The Story
Why it exists.
The beginning
Framboise Noire was released in 2015 by Shay & Blue London, a Marylebone-based house founded in 2012 by Dom De Vetta, whose background at Chanel and Jo Malone shaped a sensibility for restraint with real substance. The name is French for black raspberry, but here, the berry goes somewhere darker. Julie Massé composed the fragrance around a tension: fruit that doesn't stay sweet, and wood that doesn't stay quiet. It was positioned within the house's broader catalog alongside oud-forward compositions and aromatic explorations, finding its place as one of the more fruit-forward entries in a line known for restraint. The fragrance arrived discontinued in some markets not long after launch, but its supporters kept it alive in collector circles long past its official sell-out window.
The most interesting move in Framboise Noire is how the oud and iris work together without canceling each other out. Oud brings its dark, resinous, slightly animalic weight. Iris brings its powdery, violet-adjacent elegance. Together they create something that reads as wine-dark, not literally wine, but that same impression of depth and slight oxidation. The berry sweetness sits on top of this tension rather than resolving it. In the drydown, the black woods and musk settle into something intimate and close, the kind of warmth that stays near the skin for hours without announcing itself.
The evolution
The opening hits bright and a little reckless, black raspberry and forest berries arriving together in a rush that borders on fermented. Not green, not fresh. Sweet and dark, like jam that's been left out overnight and somehow improved. The transition to the heart is where it gets interesting. The berry doesn't disappear, it deepens, becoming less fresh fruit and more reduction, more compote.
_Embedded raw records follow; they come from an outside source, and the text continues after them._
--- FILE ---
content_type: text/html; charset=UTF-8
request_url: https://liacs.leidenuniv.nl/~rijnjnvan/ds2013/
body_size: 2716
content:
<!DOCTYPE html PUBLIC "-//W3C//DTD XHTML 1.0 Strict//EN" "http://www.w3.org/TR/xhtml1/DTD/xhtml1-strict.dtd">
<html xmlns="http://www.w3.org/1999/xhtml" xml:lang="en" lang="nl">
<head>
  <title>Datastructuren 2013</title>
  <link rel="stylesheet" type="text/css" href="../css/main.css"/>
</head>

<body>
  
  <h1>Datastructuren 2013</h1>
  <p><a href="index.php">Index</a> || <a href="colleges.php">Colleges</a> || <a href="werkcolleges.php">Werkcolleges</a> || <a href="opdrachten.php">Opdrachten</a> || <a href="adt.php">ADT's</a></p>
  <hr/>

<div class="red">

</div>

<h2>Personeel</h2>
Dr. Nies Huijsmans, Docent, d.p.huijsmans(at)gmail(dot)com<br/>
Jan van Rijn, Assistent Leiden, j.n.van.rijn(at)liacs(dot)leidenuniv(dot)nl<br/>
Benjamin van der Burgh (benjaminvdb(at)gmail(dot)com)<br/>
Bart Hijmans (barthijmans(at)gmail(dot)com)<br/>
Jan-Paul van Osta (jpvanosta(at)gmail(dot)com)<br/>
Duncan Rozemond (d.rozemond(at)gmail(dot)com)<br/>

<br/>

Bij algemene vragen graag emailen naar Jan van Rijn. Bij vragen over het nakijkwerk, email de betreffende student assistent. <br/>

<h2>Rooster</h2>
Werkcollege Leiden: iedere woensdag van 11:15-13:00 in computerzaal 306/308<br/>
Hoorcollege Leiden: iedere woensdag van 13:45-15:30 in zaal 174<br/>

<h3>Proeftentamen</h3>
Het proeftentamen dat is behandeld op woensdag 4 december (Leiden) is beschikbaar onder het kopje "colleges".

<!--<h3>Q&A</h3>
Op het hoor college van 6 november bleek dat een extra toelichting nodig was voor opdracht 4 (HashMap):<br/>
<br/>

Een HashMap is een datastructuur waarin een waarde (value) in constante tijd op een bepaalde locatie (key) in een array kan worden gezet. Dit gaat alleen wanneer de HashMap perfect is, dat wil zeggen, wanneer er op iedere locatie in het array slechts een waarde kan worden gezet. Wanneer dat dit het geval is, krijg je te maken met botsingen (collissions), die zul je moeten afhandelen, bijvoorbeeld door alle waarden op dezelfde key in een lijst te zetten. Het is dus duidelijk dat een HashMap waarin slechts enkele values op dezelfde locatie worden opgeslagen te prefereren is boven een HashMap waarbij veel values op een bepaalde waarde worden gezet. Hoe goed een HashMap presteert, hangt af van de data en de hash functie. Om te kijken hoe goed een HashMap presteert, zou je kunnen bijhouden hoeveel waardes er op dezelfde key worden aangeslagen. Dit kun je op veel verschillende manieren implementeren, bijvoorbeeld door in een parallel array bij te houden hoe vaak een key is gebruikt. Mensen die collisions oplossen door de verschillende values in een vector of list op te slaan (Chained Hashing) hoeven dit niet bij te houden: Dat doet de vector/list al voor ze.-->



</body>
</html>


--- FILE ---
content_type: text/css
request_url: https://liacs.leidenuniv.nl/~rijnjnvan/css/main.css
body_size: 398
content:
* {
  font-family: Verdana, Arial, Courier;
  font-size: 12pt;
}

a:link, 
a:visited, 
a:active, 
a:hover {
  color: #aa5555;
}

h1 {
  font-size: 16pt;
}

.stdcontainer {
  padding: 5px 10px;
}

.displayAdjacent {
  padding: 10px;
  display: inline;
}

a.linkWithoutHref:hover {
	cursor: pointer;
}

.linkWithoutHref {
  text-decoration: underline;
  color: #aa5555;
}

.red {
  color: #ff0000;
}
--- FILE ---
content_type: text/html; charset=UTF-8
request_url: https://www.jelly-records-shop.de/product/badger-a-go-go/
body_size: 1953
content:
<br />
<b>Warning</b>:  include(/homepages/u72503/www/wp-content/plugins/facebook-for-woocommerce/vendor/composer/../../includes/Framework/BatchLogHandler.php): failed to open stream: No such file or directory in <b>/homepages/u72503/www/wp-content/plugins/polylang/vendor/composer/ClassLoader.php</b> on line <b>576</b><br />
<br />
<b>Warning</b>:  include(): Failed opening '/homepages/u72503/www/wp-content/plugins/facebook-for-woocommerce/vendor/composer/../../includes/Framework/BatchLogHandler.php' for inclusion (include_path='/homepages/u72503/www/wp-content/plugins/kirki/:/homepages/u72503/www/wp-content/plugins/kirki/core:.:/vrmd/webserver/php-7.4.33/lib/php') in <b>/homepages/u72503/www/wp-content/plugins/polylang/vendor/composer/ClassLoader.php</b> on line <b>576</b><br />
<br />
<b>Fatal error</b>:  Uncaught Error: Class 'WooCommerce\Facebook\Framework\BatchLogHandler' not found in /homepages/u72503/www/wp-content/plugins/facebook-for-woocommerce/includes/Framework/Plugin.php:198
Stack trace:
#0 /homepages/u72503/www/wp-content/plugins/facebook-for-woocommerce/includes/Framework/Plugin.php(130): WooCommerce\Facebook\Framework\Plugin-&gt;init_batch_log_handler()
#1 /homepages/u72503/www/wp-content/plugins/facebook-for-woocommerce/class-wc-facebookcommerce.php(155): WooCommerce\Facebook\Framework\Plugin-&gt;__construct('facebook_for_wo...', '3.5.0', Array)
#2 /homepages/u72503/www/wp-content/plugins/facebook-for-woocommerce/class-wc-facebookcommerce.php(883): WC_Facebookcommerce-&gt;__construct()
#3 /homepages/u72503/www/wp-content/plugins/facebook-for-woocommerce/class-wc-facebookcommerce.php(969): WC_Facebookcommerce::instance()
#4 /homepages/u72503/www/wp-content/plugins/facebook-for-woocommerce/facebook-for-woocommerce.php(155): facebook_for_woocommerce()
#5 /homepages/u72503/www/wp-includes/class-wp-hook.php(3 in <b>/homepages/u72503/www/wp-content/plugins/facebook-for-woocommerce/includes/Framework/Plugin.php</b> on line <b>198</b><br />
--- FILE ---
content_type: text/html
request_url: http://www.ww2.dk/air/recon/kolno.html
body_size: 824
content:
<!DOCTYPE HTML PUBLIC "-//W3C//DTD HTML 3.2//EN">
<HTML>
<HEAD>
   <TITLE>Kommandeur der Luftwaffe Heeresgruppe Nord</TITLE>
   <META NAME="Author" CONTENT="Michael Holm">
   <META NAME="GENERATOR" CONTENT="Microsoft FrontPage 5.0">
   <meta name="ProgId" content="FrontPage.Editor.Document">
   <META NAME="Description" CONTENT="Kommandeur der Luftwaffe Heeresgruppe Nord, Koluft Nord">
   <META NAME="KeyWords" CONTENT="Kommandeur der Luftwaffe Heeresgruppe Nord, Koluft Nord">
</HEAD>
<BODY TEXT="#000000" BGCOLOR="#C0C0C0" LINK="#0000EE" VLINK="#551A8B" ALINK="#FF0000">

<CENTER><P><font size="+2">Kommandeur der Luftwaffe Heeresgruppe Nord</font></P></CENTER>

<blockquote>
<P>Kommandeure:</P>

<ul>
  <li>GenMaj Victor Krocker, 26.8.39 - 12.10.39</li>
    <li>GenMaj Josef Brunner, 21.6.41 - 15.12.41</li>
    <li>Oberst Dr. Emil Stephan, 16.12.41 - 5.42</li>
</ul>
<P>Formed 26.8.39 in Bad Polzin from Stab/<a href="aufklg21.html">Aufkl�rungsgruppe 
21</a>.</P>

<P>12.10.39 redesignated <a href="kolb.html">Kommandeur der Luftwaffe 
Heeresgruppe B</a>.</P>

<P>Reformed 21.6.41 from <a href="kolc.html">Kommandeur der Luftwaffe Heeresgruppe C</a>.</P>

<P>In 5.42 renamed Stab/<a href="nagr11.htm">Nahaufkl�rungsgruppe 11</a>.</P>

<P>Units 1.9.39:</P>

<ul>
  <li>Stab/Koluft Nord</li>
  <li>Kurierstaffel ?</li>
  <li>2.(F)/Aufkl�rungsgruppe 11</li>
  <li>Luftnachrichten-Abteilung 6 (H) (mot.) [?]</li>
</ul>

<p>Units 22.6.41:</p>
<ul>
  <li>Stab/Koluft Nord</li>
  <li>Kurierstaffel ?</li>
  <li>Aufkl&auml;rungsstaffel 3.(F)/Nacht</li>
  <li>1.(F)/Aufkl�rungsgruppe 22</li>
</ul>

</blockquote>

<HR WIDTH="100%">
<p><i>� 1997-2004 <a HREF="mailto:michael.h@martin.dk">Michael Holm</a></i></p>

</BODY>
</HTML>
Iris and oud arrive slowly, the iris softening the sweetness with its powdery violet quality while the oud adds resinous weight underneath. By the time the drydown arrives, the sweetness has gone in and out of focus several times. Black woods and musk take over, creating something warm and close that lingers well past eight hours on most skin types. The next morning, there's a faint trace, still fruity, still dark, still unmistakably Framboise Noire.
Cultural impact
Framboise Noire arrived in 2015 during a wave of berry-forward niche fragrances, but it took a bolder path by marrying black raspberry with oud rather than the more conventional berry-floral route. The fragrance's discontinuation in several markets only fueled its cult status among collectors. Shay & Blue London built its reputation on approachable yet unconventional compositions, and Framboise Noire represents that ethos at its most daring. The berry-to-oud transition challenged norms in a period when fruity-oud compositions were still gaining mainstream acceptance, positioning this launch as an early entry point for enthusiasts exploring that territory.